Pela primeira vez, cientistas encontraram uma evidência direta de que infecções respiratórias comuns, como gripe e covid-19, podem reativar células cancerígenas adormecidas, especialmente em pacientes que já passaram por tratamento contra o câncer de mama. Essas células, chamadas de metastáticas dormentes, se espalham para órgãos como os pulmões e podem dar origem a novos tumores. A descoberta foi publicada na revista Nature por pesquisadores do Centro Médico Montefiore Einstein (MECCC), da Universidade do Colorado e da Universidade de Utrecht, nos Países Baixos.
De acordo com Julio Aguirre-Ghiso, diretor do Instituto de Dormência do Câncer do MECCC e colíder do estudo, os resultados reforçam a necessidade de medidas preventivas, como a vacinação contra vírus respiratórios, principalmente entre pacientes oncológicos em remissão. Embora a maior parte dos experimentos tenha sido realizada em camundongos, a análise de bancos de dados com informações de pacientes humanos reforça a hipótese levantada pelos cientistas.
Nos testes laboratoriais, camundongos com câncer de mama metastático foram expostos ao coronavírus Sars-CoV-2 e ao vírus da gripe (influenza). Poucos dias após a infecção, observou-se uma reativação significativa das células cancerígenas nos pulmões e, em duas semanas, surgiram novos tumores. Os pesquisadores identificaram a interleucina-6 (IL-6) como a principal responsável por esse processo: essa proteína, liberada pelo sistema imunológico em resposta a infecções, em excesso, desencadeia uma inflamação que pode “acordar” células malignas dormentes.
O oncologista Márcio Almeida, de Brasília, destacou que medicamentos capazes de bloquear a ação da IL-6, como o tocilizumabe — já utilizado no tratamento da covid-19 e de doenças autoimunes — impediram a reativação tumoral em testes com animais. No entanto, ele ressalta que ainda são necessários mais estudos para confirmar a segurança e a eficácia desse tipo de abordagem em humanos.
Além dos testes laboratoriais, os pesquisadores analisaram dados do UK Biobank, banco de dados britânico com informações de 500 mil pacientes diagnosticados com câncer e outras doenças antes da pandemia. Focando em pacientes com diagnóstico de câncer há mais de cinco anos, os cientistas observaram que aqueles que contraíram covid-19 apresentaram quase o dobro do risco de morrer por câncer, em comparação aos que não foram infectados, mesmo após serem excluídos da amostra os casos em que a causa da morte foi a própria covid. O risco foi maior no primeiro ano após a infecção.

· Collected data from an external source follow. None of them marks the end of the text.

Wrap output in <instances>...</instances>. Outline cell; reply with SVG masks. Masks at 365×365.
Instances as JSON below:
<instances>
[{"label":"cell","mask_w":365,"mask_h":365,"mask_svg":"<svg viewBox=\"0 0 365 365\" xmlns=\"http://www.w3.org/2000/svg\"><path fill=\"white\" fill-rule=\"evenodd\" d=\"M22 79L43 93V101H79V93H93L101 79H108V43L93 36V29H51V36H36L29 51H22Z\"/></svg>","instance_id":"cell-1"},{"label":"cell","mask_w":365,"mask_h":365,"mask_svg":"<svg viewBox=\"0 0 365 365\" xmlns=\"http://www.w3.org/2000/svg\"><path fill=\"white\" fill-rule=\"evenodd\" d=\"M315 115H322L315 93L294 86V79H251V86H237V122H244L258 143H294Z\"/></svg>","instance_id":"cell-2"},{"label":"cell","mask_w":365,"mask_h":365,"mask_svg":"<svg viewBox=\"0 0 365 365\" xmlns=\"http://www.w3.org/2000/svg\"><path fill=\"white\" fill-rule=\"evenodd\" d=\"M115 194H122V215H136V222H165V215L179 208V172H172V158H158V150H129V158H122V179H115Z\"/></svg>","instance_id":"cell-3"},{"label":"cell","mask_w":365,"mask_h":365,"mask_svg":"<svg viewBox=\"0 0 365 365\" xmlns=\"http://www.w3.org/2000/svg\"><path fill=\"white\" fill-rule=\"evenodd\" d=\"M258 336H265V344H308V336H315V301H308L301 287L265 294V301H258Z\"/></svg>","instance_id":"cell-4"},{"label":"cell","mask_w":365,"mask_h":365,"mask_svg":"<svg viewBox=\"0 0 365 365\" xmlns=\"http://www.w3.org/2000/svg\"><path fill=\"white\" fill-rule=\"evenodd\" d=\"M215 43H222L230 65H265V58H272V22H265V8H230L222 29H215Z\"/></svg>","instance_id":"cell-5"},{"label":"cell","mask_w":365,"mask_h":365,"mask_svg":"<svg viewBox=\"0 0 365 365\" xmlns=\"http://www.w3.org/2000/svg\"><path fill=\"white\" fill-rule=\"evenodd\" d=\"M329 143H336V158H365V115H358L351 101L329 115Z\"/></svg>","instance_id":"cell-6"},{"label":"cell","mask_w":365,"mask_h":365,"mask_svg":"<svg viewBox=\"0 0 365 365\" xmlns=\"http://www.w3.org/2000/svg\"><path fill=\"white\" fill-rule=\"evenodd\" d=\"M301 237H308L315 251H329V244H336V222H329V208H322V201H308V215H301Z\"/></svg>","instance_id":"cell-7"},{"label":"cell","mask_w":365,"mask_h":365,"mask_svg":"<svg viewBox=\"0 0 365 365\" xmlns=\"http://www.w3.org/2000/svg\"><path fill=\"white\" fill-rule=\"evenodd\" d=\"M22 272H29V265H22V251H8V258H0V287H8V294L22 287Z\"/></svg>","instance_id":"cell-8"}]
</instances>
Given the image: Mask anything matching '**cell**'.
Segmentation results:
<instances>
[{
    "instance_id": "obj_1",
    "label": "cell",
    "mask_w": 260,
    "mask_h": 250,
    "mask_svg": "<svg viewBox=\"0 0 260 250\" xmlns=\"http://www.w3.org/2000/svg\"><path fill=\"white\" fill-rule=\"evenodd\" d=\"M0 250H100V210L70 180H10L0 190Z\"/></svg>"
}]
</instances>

Fernanda Madasi, médica oncologista da Oncologia D’Or, afirmou que ainda não há comprovação definitiva de que infecções respiratórias causem metástase em humanos, mas reconhece a importância do estudo para levantar hipóteses e aprofundar o entendimento sobre o comportamento das células tumorais. “Estudos como esse são fundamentais para entendermos como funciona a dormência e a reativação das células cancerígenas”, explicou.
Ela também ressaltou que, embora não haja implicações clínicas imediatas, o estudo serve como um alerta para reforçar a importância da imunização. “A vacinação contra gripe, covid e pneumonia é uma ferramenta essencial para proteger a saúde de pacientes oncológicos, mesmo daqueles em remissão”, disse.
Outro levantamento foi feito com dados de 280 clínicas oncológicas nos Estados Unidos, analisando mulheres com câncer de mama. Em um período de cerca de 52 meses, as pacientes que tiveram covid-19 apresentaram quase 50% mais chance de desenvolver metástase pulmonar do que aquelas que não foram infectadas.
O oncologista Eduardo Vissotto, do Hospital Sírio-Libanês, acredita que, embora a pesquisa não altere imediatamente a conduta clínica, ela reforça a importância da vacinação como forma de prevenção para esse grupo de pacientes. Segundo ele, ainda não há evidências suficientes para justificar o uso de medicamentos específicos após infecções virais em pacientes com câncer de mama, mas o estudo abre caminho para futuras estratégias preventivas.
James DeGregori, pesquisador do Centro de Câncer da Universidade do Colorado e um dos autores do trabalho, concluiu que a pesquisa reforça a necessidade de compreender os efeitos de longo prazo das infecções virais. “Esses vírus respiratórios continuarão fazendo parte da nossa realidade, e precisamos entender como eles impactam a saúde dos sobreviventes de câncer”, afirmou.